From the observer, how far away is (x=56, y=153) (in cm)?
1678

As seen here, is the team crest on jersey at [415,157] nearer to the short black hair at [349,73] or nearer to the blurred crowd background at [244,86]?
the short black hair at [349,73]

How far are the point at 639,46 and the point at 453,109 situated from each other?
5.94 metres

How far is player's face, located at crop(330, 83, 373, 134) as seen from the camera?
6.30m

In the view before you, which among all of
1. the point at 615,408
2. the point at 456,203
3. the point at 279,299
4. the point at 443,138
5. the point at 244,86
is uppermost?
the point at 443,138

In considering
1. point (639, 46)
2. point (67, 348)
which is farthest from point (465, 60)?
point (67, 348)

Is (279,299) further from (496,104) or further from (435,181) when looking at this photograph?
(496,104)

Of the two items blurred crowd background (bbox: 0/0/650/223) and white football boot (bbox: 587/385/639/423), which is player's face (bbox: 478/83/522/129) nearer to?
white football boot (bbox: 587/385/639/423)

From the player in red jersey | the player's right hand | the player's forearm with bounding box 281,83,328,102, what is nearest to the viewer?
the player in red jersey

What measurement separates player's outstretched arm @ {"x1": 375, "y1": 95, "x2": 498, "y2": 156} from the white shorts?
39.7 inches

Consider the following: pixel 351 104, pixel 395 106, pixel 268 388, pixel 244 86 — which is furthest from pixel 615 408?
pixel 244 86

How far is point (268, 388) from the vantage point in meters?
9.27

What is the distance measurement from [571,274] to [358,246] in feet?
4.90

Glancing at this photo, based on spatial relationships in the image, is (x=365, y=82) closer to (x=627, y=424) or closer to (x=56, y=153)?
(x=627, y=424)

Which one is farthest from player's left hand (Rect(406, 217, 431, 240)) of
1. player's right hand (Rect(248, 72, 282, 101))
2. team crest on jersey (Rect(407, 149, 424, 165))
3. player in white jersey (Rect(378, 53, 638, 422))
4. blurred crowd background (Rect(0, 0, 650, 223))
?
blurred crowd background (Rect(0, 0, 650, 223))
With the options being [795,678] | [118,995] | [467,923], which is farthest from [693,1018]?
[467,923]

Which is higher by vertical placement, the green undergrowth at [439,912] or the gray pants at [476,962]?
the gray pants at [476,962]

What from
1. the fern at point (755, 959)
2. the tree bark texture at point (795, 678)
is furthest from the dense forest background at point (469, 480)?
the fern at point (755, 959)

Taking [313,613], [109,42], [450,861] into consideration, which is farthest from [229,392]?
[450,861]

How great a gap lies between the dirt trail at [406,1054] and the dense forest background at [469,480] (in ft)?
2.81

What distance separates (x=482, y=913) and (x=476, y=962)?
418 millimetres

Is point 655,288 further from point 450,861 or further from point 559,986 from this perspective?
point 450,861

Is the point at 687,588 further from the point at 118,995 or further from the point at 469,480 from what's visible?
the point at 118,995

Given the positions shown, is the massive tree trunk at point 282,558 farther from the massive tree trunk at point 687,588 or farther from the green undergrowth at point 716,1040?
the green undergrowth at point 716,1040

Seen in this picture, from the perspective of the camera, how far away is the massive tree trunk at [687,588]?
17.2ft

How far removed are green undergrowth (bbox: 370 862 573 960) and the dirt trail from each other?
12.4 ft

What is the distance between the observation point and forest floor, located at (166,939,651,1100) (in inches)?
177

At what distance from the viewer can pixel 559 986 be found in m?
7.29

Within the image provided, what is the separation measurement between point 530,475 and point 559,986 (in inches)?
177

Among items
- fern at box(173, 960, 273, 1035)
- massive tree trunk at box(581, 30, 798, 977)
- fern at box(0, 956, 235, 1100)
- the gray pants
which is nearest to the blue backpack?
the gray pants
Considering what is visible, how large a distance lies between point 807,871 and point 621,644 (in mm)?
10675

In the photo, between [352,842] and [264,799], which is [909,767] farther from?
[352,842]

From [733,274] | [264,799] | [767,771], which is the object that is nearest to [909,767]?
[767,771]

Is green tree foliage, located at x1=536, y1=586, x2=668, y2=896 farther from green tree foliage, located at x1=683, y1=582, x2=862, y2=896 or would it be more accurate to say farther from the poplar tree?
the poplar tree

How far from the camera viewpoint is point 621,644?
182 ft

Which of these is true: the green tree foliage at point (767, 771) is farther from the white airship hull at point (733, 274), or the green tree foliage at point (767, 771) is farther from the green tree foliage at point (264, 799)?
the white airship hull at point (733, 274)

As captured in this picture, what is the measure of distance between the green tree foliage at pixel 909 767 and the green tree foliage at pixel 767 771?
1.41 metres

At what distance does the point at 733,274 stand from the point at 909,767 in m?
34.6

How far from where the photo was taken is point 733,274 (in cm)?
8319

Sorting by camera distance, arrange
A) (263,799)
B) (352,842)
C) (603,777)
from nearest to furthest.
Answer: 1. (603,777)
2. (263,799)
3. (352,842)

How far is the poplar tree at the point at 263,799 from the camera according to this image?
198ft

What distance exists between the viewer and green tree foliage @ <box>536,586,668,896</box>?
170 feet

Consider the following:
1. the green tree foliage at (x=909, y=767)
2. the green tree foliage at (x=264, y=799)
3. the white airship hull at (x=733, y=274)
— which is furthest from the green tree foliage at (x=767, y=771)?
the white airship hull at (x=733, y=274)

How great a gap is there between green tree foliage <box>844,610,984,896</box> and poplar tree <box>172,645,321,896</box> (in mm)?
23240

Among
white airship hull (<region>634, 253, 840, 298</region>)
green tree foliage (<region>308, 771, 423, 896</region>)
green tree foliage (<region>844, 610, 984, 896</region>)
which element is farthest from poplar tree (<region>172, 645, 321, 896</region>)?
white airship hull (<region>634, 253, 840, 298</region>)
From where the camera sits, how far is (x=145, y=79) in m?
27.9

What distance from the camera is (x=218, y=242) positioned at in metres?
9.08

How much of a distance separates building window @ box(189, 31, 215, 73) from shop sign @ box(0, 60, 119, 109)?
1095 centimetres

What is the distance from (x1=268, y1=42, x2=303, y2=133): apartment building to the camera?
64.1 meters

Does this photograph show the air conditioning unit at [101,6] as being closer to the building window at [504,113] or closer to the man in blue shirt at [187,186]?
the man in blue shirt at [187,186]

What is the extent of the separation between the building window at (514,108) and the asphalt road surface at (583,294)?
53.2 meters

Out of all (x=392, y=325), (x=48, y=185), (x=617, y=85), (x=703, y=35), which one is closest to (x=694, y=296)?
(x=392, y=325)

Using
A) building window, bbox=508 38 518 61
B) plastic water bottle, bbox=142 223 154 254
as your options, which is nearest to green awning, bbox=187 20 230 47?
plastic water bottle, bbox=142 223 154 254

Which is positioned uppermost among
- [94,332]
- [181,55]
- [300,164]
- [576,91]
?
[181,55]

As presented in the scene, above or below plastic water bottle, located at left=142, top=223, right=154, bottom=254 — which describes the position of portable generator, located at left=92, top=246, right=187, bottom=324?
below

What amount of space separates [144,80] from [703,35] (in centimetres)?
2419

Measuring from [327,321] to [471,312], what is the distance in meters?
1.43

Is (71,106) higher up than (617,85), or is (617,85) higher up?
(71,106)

......

*Task instructions:* Write every line of the material above again, exactly.

*Written response:*
From the observer, how far away is (x=56, y=153) (in cm)?
1678

As seen here, is the team crest on jersey at [415,157] nearer to the short black hair at [349,73] or nearer to the blurred crowd background at [244,86]?
the short black hair at [349,73]

How far are the point at 639,46 and the point at 453,109 situated from each other?
5.94 metres

How far is player's face, located at crop(330, 83, 373, 134) as seen from the camera?
6.30m

In the view before you, which among all of
1. the point at 615,408
2. the point at 456,203
3. the point at 279,299
4. the point at 443,138
5. the point at 244,86
is uppermost?
the point at 443,138

In considering
1. point (639, 46)
2. point (67, 348)
which is farthest from point (465, 60)?
point (67, 348)

Is (279,299) further from (496,104) or further from (435,181) when looking at this photograph?
(496,104)

Of the two items blurred crowd background (bbox: 0/0/650/223) and white football boot (bbox: 587/385/639/423), which is player's face (bbox: 478/83/522/129) nearer to?
white football boot (bbox: 587/385/639/423)

From the player in red jersey | the player's right hand | the player's forearm with bounding box 281,83,328,102, what is nearest to the viewer?
the player in red jersey

What measurement separates player's outstretched arm @ {"x1": 375, "y1": 95, "x2": 498, "y2": 156} from the white shorts?
39.7 inches

Consider the following: pixel 351 104, pixel 395 106, pixel 268 388, pixel 244 86 — which is furthest from pixel 615 408?
pixel 244 86

How far is point (268, 388) from the vantage point in meters?
9.27

What is the distance measurement from [571,274] to [358,246] in feet?
4.90

Glancing at this photo, based on spatial relationships in the image, is (x=365, y=82) closer to (x=627, y=424) or closer to (x=56, y=153)?
(x=627, y=424)

Which one is farthest from player's left hand (Rect(406, 217, 431, 240)) of
1. player's right hand (Rect(248, 72, 282, 101))
2. team crest on jersey (Rect(407, 149, 424, 165))
3. player in white jersey (Rect(378, 53, 638, 422))
4. blurred crowd background (Rect(0, 0, 650, 223))
?
blurred crowd background (Rect(0, 0, 650, 223))
With the options being [795,678] | [118,995] | [467,923], which is farthest from [693,1018]?
[467,923]

Which is higher by vertical placement, the green undergrowth at [439,912] or the gray pants at [476,962]?
the gray pants at [476,962]

What from
1. the fern at point (755, 959)
2. the tree bark texture at point (795, 678)
is furthest from the dense forest background at point (469, 480)?
the fern at point (755, 959)

Taking [313,613], [109,42], [450,861] into consideration, which is farthest from [229,392]?
[450,861]

How great a gap lies between the dirt trail at [406,1054] and the dense forest background at [469,480] (in ft)?
2.81

What distance separates (x=482, y=913) and (x=476, y=962)?
418 millimetres

Is point 655,288 further from point 450,861 or further from point 559,986 from this perspective?
point 450,861

Is the point at 687,588 further from the point at 118,995 or further from the point at 469,480 from what's visible?
the point at 118,995

Given the positions shown, is the massive tree trunk at point 282,558 farther from the massive tree trunk at point 687,588 or farther from the green undergrowth at point 716,1040?
the green undergrowth at point 716,1040

Seen in this picture, from the perspective of the camera, how far away is the massive tree trunk at [687,588]?
17.2ft

How far removed are green undergrowth (bbox: 370 862 573 960) and the dirt trail from each other?
12.4 ft

What is the distance between the observation point and forest floor, located at (166,939,651,1100) (in inches)?
177

At what distance from the viewer can pixel 559 986 be found in m?
7.29

Within the image provided, what is the separation measurement between point 530,475 and point 559,986 (in inches)?
177

Among items
- fern at box(173, 960, 273, 1035)
- massive tree trunk at box(581, 30, 798, 977)
- fern at box(0, 956, 235, 1100)
- the gray pants
which is nearest to the blue backpack?
the gray pants
Considering what is visible, how large a distance lies between point 807,871 and point 621,644 (in mm)?
10675

In the photo, between [352,842] and [264,799], which is [909,767] farther from?
[352,842]

From [733,274] | [264,799] | [767,771], which is the object that is nearest to [909,767]?
[767,771]

Is green tree foliage, located at x1=536, y1=586, x2=668, y2=896 farther from green tree foliage, located at x1=683, y1=582, x2=862, y2=896 or would it be more accurate to say farther from the poplar tree?
the poplar tree

How far from the camera viewpoint is point 621,644?
182 ft

Which of these is true: the green tree foliage at point (767, 771) is farther from the white airship hull at point (733, 274), or the green tree foliage at point (767, 771) is farther from the green tree foliage at point (264, 799)?
the white airship hull at point (733, 274)

As captured in this picture, what is the measure of distance between the green tree foliage at pixel 909 767 and the green tree foliage at pixel 767 771?
1.41 metres

At what distance does the point at 733,274 stand from the point at 909,767 in m?
34.6

How far from where the photo was taken is point 733,274 (in cm)?
8319

Sorting by camera distance, arrange
A) (263,799)
B) (352,842)
C) (603,777)
from nearest to furthest.
Answer: 1. (603,777)
2. (263,799)
3. (352,842)

How far is the poplar tree at the point at 263,799 from the camera according to this image?
198ft

What distance exists between the viewer and green tree foliage @ <box>536,586,668,896</box>?
170 feet

Consider the following:
1. the green tree foliage at (x=909, y=767)
2. the green tree foliage at (x=264, y=799)
3. the white airship hull at (x=733, y=274)
— which is furthest from the green tree foliage at (x=767, y=771)?
the white airship hull at (x=733, y=274)

How great a gap is there between green tree foliage <box>844,610,984,896</box> and poplar tree <box>172,645,321,896</box> (in mm)?
23240

Among
white airship hull (<region>634, 253, 840, 298</region>)
green tree foliage (<region>308, 771, 423, 896</region>)
green tree foliage (<region>844, 610, 984, 896</region>)
which element is farthest from poplar tree (<region>172, 645, 321, 896</region>)?
white airship hull (<region>634, 253, 840, 298</region>)
From where the camera sits, how far is (x=145, y=79) in m?
27.9

What distance from the camera is (x=218, y=242) positioned at in metres?
9.08

How much of a distance separates building window @ box(189, 31, 215, 73) from shop sign @ box(0, 60, 119, 109)?
1095 centimetres

What is the distance from (x1=268, y1=42, x2=303, y2=133): apartment building to the camera?
64.1 meters

Does this photograph show the air conditioning unit at [101,6] as being closer to the building window at [504,113] or closer to the man in blue shirt at [187,186]?
the man in blue shirt at [187,186]

What is the extent of the separation between the building window at (514,108) and the asphalt road surface at (583,294)?
53.2 meters

Out of all (x=392, y=325), (x=48, y=185), (x=617, y=85), (x=703, y=35), which one is closest to (x=694, y=296)?
(x=392, y=325)

Using
A) building window, bbox=508 38 518 61
B) plastic water bottle, bbox=142 223 154 254
as your options, which is nearest to green awning, bbox=187 20 230 47?
plastic water bottle, bbox=142 223 154 254

Which is positioned uppermost among
- [94,332]
- [181,55]
- [300,164]
- [576,91]
?
[181,55]

As presented in the scene, above or below plastic water bottle, located at left=142, top=223, right=154, bottom=254 — which describes the position of portable generator, located at left=92, top=246, right=187, bottom=324?
below

What amount of space separates [144,80] from [703,35] (in centimetres)?
2419

Measuring from [327,321] to [471,312], what is the distance in meters?
1.43

Is (71,106) higher up than (617,85), or is (617,85) higher up?
(71,106)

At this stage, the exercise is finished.